Secondo l’opinione di Joost Jiltermann dell’Internationl Crisis Group, la parte dell’elettorato di Allawi di radice sunnita renderà molto difficile un’alleanza con i curdi, che dalla loro hanno i 43 seggi ottenuti in Parlamento. E Al-Maliki, con i suoi 89 seggi, non ha nessun interesse ad agevolare la vita del nuovo governo, perché in caso Allawi non riuscisse a controllare la situazione la palla passerebbe a lui.
Ad Melkert, il rappresentante delle Nazioni Unite, ha definito il voto regolare, ma Al-Maliki ha già annunciato che farà ricorso per brogli, affermando che ripetere le votazioni sarà necessario per prevenire un “ritorno alla violenza”. Proprio poche ore prima dell’annuncio della vittoria di Allawi 43 persone sono morte in un doppio attentato a Khalis, a nord di Baghdad, a opera prima di un’autobomba in un mercato e poi di un kamikaze che si è fatto saltare in aria mentre i soccorritori erano in arrivo.

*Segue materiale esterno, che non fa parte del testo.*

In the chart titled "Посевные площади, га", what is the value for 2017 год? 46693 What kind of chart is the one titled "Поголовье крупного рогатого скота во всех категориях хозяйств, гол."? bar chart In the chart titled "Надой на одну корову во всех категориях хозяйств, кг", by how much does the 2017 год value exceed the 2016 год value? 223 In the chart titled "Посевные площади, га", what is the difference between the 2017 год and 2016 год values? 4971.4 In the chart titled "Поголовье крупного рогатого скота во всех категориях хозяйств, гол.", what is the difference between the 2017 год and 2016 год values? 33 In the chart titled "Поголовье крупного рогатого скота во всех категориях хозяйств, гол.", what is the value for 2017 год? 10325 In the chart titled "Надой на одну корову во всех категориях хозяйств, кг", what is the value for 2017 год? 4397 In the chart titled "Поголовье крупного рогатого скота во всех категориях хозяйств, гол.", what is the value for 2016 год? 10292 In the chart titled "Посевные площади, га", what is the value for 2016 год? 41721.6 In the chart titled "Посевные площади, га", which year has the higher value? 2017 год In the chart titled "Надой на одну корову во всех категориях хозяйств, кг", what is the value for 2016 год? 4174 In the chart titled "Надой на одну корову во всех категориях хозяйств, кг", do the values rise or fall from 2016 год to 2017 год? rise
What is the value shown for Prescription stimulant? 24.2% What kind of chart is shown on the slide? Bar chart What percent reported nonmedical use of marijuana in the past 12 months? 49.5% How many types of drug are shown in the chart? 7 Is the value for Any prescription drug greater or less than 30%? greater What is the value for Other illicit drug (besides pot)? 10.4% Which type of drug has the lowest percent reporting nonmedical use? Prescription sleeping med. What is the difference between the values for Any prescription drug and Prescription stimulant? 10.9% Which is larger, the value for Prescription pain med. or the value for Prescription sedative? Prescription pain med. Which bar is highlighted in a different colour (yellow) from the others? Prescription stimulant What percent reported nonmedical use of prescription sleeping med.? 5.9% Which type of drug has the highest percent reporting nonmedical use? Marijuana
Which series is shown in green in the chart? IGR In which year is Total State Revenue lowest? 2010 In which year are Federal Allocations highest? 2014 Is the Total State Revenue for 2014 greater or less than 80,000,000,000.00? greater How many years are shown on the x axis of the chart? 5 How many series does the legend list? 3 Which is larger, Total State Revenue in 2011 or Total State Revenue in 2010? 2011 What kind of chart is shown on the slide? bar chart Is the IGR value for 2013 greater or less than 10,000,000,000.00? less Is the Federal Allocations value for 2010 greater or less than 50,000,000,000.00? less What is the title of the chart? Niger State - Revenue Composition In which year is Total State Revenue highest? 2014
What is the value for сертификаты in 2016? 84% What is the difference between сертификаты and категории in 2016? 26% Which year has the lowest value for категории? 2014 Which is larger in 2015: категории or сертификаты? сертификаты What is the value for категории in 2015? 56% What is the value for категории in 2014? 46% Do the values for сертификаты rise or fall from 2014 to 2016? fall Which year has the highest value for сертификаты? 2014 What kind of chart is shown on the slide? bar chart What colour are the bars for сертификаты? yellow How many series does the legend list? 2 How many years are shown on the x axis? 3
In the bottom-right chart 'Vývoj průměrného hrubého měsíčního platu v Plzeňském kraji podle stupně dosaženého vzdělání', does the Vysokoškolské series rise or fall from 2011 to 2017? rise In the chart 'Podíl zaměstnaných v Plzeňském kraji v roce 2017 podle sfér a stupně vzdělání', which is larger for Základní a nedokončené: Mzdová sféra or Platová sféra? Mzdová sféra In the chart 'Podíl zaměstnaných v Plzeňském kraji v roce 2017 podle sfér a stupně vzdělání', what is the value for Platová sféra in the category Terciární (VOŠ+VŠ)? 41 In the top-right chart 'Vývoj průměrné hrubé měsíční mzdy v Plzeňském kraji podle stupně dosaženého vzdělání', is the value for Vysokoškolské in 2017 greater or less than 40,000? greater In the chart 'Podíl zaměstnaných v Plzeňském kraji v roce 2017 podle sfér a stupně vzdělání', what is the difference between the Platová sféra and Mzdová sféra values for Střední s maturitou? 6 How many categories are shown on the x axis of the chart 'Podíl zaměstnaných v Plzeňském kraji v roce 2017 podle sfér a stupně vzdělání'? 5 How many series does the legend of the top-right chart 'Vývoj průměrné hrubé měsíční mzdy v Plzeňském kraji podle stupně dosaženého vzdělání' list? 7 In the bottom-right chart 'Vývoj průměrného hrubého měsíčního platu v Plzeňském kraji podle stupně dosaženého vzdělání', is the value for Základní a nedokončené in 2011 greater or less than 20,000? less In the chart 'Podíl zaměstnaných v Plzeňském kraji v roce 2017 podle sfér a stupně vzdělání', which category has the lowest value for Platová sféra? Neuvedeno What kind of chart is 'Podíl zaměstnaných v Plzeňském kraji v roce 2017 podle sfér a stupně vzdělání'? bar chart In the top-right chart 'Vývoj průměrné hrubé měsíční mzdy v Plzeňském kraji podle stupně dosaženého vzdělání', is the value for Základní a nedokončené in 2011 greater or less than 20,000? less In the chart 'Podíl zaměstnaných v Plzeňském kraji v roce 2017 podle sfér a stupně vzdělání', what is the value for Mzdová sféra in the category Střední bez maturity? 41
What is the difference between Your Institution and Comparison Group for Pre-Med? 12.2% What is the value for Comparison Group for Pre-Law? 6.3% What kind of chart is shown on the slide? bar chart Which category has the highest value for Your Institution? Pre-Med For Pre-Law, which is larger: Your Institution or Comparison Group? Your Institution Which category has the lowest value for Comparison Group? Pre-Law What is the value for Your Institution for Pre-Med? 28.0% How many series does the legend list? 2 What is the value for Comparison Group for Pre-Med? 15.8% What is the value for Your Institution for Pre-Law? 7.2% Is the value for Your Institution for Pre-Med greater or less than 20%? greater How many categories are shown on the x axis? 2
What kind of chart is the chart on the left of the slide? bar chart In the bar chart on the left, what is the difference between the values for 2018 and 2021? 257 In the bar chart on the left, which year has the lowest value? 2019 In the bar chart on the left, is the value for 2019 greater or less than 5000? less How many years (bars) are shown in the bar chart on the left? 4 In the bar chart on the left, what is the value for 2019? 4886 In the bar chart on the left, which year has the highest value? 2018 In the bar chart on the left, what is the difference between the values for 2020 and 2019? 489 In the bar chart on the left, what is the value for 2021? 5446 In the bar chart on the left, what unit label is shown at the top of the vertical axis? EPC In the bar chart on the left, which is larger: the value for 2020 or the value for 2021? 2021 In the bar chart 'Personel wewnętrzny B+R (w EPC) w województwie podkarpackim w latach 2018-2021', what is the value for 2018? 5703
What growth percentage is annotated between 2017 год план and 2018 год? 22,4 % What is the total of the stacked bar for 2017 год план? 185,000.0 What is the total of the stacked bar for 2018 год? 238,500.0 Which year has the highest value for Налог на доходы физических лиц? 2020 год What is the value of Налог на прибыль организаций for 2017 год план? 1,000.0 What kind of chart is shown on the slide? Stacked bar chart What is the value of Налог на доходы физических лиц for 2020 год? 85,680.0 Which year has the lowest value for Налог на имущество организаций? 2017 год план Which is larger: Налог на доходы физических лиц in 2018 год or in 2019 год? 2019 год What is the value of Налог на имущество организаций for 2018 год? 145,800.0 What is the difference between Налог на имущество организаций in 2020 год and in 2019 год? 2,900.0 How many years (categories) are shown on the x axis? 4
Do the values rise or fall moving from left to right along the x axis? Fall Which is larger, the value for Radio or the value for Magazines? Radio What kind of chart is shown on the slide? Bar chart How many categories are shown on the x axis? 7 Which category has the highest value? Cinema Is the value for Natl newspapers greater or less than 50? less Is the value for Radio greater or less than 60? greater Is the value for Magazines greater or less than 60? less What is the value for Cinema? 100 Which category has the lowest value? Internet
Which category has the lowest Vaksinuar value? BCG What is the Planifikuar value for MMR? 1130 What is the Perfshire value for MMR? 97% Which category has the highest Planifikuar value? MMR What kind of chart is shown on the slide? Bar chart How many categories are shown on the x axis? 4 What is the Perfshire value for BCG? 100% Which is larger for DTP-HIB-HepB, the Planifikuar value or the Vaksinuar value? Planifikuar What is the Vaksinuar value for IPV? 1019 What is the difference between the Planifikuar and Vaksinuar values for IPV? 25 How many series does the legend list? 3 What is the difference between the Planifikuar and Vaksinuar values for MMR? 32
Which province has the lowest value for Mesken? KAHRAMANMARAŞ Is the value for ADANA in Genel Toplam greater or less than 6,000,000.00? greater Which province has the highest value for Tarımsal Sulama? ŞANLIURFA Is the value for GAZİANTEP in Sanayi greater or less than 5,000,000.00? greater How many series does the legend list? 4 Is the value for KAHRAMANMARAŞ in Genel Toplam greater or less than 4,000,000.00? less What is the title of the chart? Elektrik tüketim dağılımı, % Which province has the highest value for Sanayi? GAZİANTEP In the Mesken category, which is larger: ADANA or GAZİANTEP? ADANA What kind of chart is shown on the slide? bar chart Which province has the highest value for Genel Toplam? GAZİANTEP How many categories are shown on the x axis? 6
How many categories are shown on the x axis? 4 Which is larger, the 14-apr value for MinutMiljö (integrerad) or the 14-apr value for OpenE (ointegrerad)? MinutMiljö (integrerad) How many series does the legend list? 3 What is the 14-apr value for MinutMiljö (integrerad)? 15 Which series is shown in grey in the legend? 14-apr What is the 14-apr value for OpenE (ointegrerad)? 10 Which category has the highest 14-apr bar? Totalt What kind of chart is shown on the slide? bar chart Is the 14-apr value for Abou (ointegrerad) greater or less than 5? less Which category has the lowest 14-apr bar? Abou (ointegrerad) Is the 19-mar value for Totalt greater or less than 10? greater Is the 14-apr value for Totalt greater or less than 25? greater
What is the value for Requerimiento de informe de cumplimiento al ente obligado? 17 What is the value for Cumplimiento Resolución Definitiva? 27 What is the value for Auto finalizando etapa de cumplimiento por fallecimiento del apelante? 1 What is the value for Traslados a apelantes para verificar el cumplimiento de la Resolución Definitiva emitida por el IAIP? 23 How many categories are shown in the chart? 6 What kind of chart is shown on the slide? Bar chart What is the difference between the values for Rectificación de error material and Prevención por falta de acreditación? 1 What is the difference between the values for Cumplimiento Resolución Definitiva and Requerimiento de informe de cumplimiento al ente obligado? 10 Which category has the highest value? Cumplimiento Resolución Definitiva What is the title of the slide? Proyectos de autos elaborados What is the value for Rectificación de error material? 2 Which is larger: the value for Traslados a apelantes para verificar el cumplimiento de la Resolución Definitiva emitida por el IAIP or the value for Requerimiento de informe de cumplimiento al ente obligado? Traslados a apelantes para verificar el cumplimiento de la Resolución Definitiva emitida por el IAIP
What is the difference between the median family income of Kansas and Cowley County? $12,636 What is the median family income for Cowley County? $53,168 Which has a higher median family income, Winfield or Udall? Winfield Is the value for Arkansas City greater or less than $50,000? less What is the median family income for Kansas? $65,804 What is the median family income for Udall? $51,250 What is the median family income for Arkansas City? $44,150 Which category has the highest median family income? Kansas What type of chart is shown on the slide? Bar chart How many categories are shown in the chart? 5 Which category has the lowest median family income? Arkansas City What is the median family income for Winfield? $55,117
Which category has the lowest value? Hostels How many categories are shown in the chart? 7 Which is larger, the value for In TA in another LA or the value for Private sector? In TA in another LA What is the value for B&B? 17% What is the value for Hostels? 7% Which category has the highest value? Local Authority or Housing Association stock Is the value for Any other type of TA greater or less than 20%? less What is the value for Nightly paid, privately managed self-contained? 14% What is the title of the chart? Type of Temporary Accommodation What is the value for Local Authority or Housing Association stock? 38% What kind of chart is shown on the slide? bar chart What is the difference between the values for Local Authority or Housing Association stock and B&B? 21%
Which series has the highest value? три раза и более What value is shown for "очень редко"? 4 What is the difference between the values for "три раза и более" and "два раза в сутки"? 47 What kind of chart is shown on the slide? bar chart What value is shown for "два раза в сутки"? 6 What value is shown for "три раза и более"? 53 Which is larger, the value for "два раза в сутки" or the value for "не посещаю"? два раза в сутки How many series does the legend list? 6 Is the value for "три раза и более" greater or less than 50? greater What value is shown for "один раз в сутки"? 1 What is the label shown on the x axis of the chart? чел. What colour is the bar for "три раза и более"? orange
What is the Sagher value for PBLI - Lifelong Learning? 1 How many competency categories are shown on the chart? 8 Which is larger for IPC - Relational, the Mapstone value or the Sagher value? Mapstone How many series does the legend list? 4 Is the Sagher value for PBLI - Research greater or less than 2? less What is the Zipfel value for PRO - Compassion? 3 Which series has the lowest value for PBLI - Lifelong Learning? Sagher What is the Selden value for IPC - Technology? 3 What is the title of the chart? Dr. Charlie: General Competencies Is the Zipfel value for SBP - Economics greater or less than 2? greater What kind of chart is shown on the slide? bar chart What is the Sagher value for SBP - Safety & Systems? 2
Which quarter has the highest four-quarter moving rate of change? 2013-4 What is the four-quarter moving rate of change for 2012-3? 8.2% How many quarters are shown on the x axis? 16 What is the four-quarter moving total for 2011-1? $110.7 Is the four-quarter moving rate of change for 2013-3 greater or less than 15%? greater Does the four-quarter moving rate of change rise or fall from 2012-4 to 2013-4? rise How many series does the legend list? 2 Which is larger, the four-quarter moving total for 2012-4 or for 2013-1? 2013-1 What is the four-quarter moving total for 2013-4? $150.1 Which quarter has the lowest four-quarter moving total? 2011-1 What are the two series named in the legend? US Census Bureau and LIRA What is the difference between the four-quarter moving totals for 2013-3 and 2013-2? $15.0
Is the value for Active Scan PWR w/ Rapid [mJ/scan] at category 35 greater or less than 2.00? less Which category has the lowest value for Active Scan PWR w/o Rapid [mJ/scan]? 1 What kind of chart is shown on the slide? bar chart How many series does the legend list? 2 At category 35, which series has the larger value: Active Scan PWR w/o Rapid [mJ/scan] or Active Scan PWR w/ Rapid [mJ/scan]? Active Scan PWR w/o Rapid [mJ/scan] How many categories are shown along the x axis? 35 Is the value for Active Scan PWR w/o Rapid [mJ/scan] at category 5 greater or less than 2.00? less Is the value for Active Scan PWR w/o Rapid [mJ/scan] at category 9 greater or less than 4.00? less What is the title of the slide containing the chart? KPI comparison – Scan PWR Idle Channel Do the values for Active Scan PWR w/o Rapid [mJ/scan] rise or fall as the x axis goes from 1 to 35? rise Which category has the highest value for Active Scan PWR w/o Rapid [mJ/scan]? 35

L’ambasciatore degli Stati Uniti Cristopher R. Hill e il Generale Ray Odierno, il capo delle operazioni militari americane in Iraq, hanno chiesto a tutti i partiti di evitare di dire o fare cose che potrebbero infiammare la situazione, già tesa. Le reazioni degli iracheni vanno dalla gioia alla paura: c’è chi fa festa in strada suonando i clacson, c’è chi fa provviste di viveri, temendo scontri violenti e un nuovo coprifuoco. Ma di certo c’è che queste elezioni non hanno tranquillizzato il paese come si sperava.
“In Diyala nessuno è felice,” dice Qais Jihad, 30 anni, riferendosi ai due attentati. “La vittoria ha il sapore del sangue. Vogliamo che i problemi delle elezioni finiscano, e si formi un governo che faccia smettere all’Iraq di sanguinare.” E di questo passo, il ritiro delle truppe americane sembra allontanarsi ancora di più.